__Texto da página__.
A
PF segue no encalço dos criminosos que violaram as conversas mantidas entre o
ex-juiz Sergio Moro e integrantes da Lava Jato. Pistas estão sendo seguidas no
Brasil e no exterior, e os policiais acreditam estarem próximos de alcançar os cabeças
do grupo
Desde
que o site The Intercept Brasil revelou as trocas de mensagens privadas entre o
ministro da Justiça, Sergio Moro, e os procuradores da Lava Jato em Curitiba, o
Brasil acompanha apreensivo à divulgação, em doses homeopáticas, do teor das
interceptações – fruto da violação de celulares de autoridades brasileiras. O
constrangimento ao qual foram expostos os integrantes da Lava Jato e o ex-juiz
que se tornou símbolo do combate à corrupção no País pode mudar de lado. A
Polícia Federal planeja-se para, nas próximas semanas, tentar emitir uma
contundente resposta ao que classifica de ação orquestrada perpetrada por
criminosos de alto calibre. Sob a coordenação do diretor-geral Maurício
Valeixo, a PF acredita ter se aproximado dos hackers que invadiram a
privacidade dos procuradores e expuseram as vísceras da Lava Jato. Em
investigações preliminares, os agentes da Polícia Federal já identificaram
conexões no Brasil, em especial em Santa Catarina, e no exterior, com o suposto
envolvimento de agentes na Rússia e até em Dubai, nos Emirados Árabes. Segundo
agentes ouvidos por ISTOÉ, a PF pode estar perto de alcançar os responsáveis
pelo hackeamento ilegal, o que, se confirmado, constituiria uma bomba capaz de
provocar uma reviravolta no caso.
As
pistas da principal linha de investigação levam à Rússia. É onde reside o
americano Edward Snowden, notório aliado do jornalista Glenn Greenwald, dono do
site The Intercept Brasil. Em 2013, Snowden se aproximou dos irmãos bilionários
Nikolai e Pavel Durov, que criaram o Telegram, um sistema de comunicação por
mensagens similar ao Whatsapp. A PF suspeita que Snowden possa estar por trás
do esquema de bisbilhotagem e divulgação das mensagens de membros do Ministério
Público Federal. Recentemente, Snowden elogiou o Telegram por sua resiliência
na Rússia, depois que o governo proibiu o aplicativo e pressionou para que
liberasse o acesso às mensagens privadas dos usuários. Na PF, há quem acredite
que o americano refugiado na Rússia possa ter se valido de recentes contatos
com os Durov para ter acesso aos diálogos envolvendo as autoridades
brasileiras.

__Instruções__.
1. Responda com base na reportagem sobre a investigação da PF:
(a) Quem coordena o trabalho da Polícia Federal no caso?
(b) Em qual estado brasileiro foram identificadas conexões?
(c) Quem criou o Telegram?
2. Liste todas as pessoas citadas pelo nome na reportagem sobre a investigação da PF.
3. Dê continuidade à reportagem sobre a investigação da PF a partir da última frase apresentada.
Os dados não têm nenhum papel nestas tarefas.

__Dados fornecidos__.
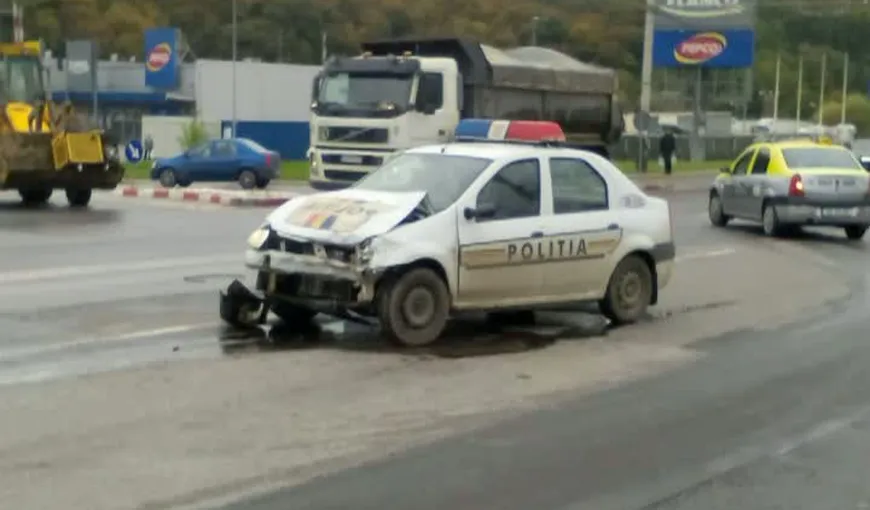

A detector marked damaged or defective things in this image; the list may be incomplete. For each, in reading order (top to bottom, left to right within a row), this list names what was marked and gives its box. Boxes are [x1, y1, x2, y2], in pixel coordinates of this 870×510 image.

crumpled hood [268, 187, 428, 245]
wrecked police car [220, 120, 680, 346]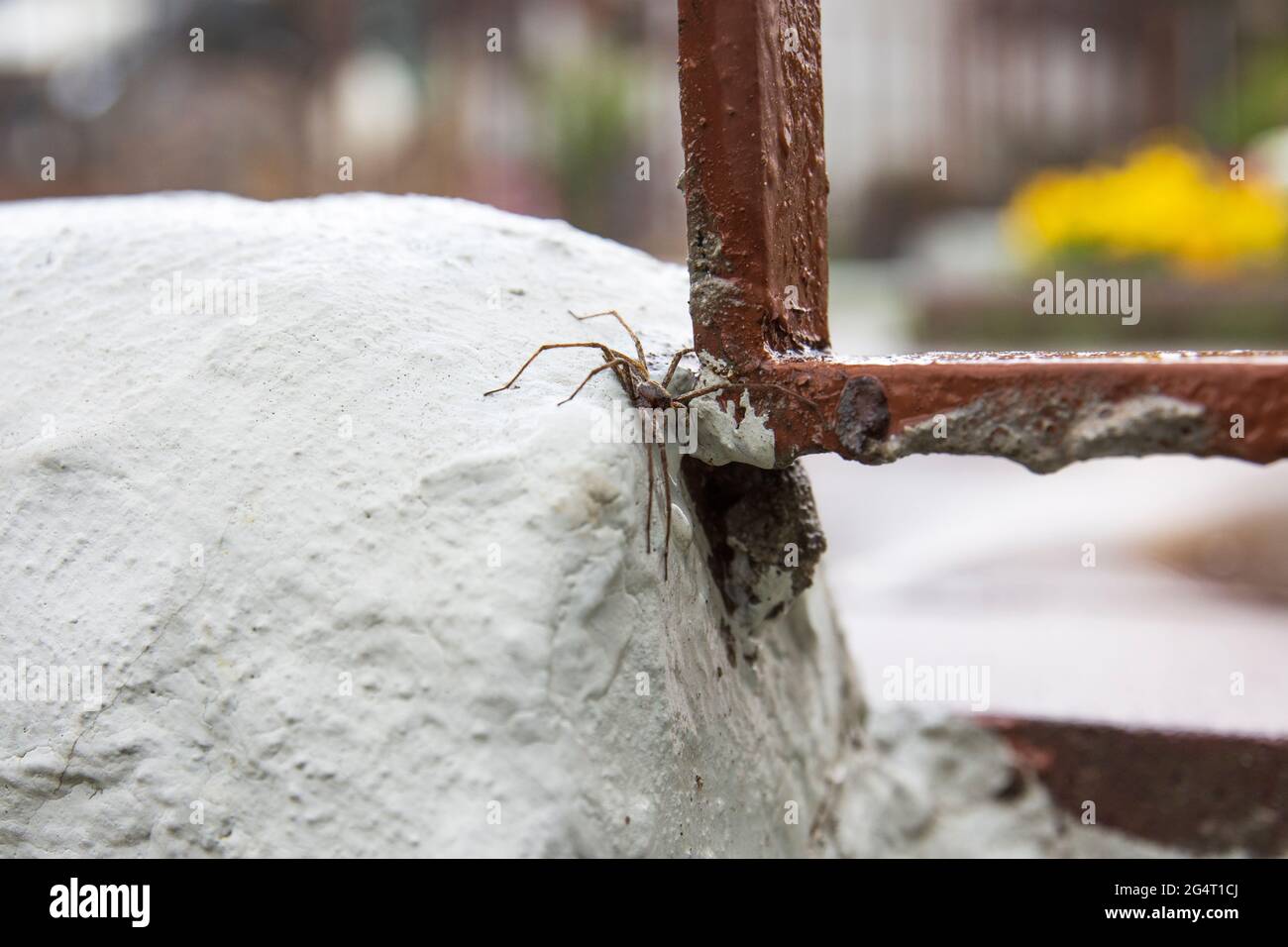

__Respostas em ordem__.
1.
(a) O diretor-geral Maurício Valeixo.
(b) Em Santa Catarina.
(c) Os irmãos bilionários Nikolai e Pavel Durov.

2. Sergio Moro, Maurício Valeixo, Edward Snowden, Glenn Greenwald, Nikolai Durov e Pavel Durov.

3.
Codinome: “lucky12345”
A
partir da investigação sobre os passos de Snowden, informantes do Brasil na
Rússia puxaram um outro fio do novelo: o que leva a Evgeniy Mikhailovich
Bogachev, de 33 anos. Criador do vírus Cryptolocker e do ardiloso código Zeus,
ele é procurado pelo FBI americano por crimes cibernéticos. Um rastreamento
identificou que Slavic ou “lucky12345”, como é conhecido, teria recebido US$
308 mil em bitcoins (a moeda virtual). Resta saber se o depósito foi realmente
a contrapartida financeira por ele ter participado do processo de quebra do
sigilo telefônico dos procuradores. O dinheiro teria circulado pelo Panamá
antes de chegar a Anapa, na Rússia, onde foi transformado em rublos. Na última
semana, o nome do agente russo veio à tona pela primeira vez através de um
perfil anônimo no twitter. Embora parecesse inverossímil num primeiro momento,
por conter erros de grafia e tradução, ISTOÉ confirmou que a PF segue sim o
rastro da pista, considerada importante pelos agentes hoje à frente do caso. Em
especial, pelos indícios de que Slavic, uma espécie de laranja no esquema,
possa estar ligado a Snowden. Um relatório de segurança da Ucrânia aponta que
“lucky12345” atua sob a supervisão de uma unidade da espionagem russa.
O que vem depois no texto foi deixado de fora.